## PROBLEM REQUIREMENTS
Rewrite the items as a numbered list, starting with their first line and continuing through the line that contains "227L288 248H321L329 236L325", with both ends included. Leave out any blank lines and everything after that line.

## TASK DATA
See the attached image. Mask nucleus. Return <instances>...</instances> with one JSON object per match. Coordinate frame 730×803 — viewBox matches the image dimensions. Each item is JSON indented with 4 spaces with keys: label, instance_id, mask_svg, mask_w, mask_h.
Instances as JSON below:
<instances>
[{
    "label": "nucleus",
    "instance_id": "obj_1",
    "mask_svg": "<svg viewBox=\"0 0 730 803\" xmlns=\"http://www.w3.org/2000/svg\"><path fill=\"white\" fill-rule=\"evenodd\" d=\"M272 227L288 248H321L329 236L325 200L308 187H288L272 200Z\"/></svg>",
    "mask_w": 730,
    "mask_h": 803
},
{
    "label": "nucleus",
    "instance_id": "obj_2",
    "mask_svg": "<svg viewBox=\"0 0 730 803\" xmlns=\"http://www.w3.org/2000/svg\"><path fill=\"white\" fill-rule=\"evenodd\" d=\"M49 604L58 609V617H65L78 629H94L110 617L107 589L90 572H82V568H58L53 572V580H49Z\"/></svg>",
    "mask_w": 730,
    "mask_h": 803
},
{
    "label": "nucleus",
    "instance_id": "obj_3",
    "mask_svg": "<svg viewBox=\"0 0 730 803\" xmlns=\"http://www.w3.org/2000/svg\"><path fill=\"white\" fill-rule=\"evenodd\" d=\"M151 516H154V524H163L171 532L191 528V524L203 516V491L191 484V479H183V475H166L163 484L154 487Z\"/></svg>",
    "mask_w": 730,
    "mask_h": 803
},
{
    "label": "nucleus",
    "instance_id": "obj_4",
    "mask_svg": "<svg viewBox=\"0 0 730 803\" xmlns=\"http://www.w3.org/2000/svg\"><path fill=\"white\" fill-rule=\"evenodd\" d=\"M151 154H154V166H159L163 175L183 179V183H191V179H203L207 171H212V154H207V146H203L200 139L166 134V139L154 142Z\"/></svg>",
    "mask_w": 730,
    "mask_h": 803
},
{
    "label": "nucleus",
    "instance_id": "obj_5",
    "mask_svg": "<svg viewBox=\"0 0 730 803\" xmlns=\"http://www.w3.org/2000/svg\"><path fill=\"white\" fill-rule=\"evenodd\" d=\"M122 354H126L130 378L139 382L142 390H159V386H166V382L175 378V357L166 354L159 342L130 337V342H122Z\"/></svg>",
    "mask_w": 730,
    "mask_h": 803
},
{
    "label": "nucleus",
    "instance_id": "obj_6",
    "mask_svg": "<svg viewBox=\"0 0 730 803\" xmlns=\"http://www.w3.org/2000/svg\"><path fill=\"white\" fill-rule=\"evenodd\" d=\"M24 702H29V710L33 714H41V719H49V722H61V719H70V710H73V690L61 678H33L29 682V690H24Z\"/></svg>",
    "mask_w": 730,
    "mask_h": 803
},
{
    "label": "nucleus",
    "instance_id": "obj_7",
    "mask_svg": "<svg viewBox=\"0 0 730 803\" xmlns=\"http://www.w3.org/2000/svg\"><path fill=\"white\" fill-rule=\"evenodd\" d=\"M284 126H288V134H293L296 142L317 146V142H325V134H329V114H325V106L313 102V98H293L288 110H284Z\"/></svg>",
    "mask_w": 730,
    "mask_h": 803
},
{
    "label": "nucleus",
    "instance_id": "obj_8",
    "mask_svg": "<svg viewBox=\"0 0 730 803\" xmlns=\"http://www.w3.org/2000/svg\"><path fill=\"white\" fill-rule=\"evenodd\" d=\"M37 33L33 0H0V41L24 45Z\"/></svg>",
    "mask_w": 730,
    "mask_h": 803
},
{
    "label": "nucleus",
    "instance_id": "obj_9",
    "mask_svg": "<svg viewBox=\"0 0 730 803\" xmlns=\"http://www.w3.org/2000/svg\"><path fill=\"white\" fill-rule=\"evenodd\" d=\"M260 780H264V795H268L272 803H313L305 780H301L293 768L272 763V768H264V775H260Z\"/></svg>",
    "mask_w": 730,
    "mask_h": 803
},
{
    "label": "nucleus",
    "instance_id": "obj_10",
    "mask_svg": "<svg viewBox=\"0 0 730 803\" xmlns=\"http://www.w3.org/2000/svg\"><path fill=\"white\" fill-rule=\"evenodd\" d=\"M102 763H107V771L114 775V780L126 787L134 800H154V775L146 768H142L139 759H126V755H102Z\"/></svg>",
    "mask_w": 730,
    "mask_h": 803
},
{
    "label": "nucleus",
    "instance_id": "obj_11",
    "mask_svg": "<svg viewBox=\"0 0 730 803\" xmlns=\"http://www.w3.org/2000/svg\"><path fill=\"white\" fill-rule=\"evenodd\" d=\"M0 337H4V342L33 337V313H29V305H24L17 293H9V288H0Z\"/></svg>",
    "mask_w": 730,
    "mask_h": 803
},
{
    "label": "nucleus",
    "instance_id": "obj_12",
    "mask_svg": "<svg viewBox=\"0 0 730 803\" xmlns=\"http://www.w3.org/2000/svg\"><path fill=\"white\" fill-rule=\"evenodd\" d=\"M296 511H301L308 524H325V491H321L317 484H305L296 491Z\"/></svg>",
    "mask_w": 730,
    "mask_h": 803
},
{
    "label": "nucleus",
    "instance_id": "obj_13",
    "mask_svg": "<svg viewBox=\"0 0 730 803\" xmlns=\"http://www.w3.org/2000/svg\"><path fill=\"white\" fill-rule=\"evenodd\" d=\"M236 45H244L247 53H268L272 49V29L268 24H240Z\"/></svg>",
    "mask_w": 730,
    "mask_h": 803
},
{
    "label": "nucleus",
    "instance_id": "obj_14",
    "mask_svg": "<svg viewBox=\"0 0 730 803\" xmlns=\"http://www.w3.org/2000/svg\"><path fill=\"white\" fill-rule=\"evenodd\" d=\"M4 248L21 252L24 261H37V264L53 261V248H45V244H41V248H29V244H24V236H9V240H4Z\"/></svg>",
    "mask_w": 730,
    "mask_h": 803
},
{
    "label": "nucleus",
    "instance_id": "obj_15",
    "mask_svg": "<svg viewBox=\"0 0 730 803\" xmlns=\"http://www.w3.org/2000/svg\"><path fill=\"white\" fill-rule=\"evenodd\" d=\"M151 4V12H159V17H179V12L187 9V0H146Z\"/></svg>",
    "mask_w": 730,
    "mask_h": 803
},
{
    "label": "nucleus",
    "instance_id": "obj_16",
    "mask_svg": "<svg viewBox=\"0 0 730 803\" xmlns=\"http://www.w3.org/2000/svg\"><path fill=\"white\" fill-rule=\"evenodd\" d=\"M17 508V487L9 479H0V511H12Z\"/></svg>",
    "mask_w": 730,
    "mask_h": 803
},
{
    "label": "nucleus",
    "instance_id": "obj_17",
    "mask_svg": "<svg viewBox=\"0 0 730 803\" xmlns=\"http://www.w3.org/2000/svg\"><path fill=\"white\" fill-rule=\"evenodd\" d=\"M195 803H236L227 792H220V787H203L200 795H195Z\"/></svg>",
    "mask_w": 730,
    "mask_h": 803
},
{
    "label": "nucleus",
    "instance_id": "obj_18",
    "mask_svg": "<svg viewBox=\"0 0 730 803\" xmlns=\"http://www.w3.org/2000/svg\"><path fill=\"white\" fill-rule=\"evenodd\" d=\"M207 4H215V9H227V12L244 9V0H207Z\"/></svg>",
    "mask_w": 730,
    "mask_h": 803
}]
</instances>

## EXPECTED OUTPUT
1. See the attached image. Mask nucleus. Return <instances>...</instances> with one JSON object per match. Coordinate frame 730×803 — viewBox matches the image dimensions. Each item is JSON indented with 4 spaces with keys: label, instance_id, mask_svg, mask_w, mask_h.
2. Instances as JSON below:
3. <instances>
4. [{
5.     "label": "nucleus",
6.     "instance_id": "obj_1",
7.     "mask_svg": "<svg viewBox=\"0 0 730 803\" xmlns=\"http://www.w3.org/2000/svg\"><path fill=\"white\" fill-rule=\"evenodd\" d=\"M272 227L288 248H321L329 236L325 200L308 187H288L272 200Z\"/></svg>",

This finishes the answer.